→ PASSAGE FOR REVIEW
When you reach retirement age, the challenge is figuring out how to live when you are no longer physically fit to work. We’ve heard countless stories about OFWs who are already 50 or 60 years old and are required to extend their contracts even if they want to return home permanently. This is because they either do not have enough savings for themselves or have family members who rely on them financially.
Guide to Early Retirement Income and Planning for OFWs
When would you like to retire?
Are you planning to work until you’re 65 or until you’re older? Do you intend to retire early? How many more years you intend to work has a significant impact on how much money you will need. Working until you are older not only gives your investments more time to grow but also reduces the number of retirement years you need to fund slightly.
Know Your Post-Retirement Requirements
Everyone’s needs will differ during retirement, but there are a few constants in life. Food, shelter, and healthcare are examples. Future medical expenses are usually prioritized because they tend to rise in retirement. However, if you are still young, you can reduce your medical costs by starting to take care of your health today.

→ DATA SUPPLIED
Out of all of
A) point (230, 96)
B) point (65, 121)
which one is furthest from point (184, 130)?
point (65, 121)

→ TRY IT
In the retirement guide for OFWs, what examples of life's constants during retirement are listed? Rely only on the text for this.

→ RESULT
Food, shelter, and healthcare.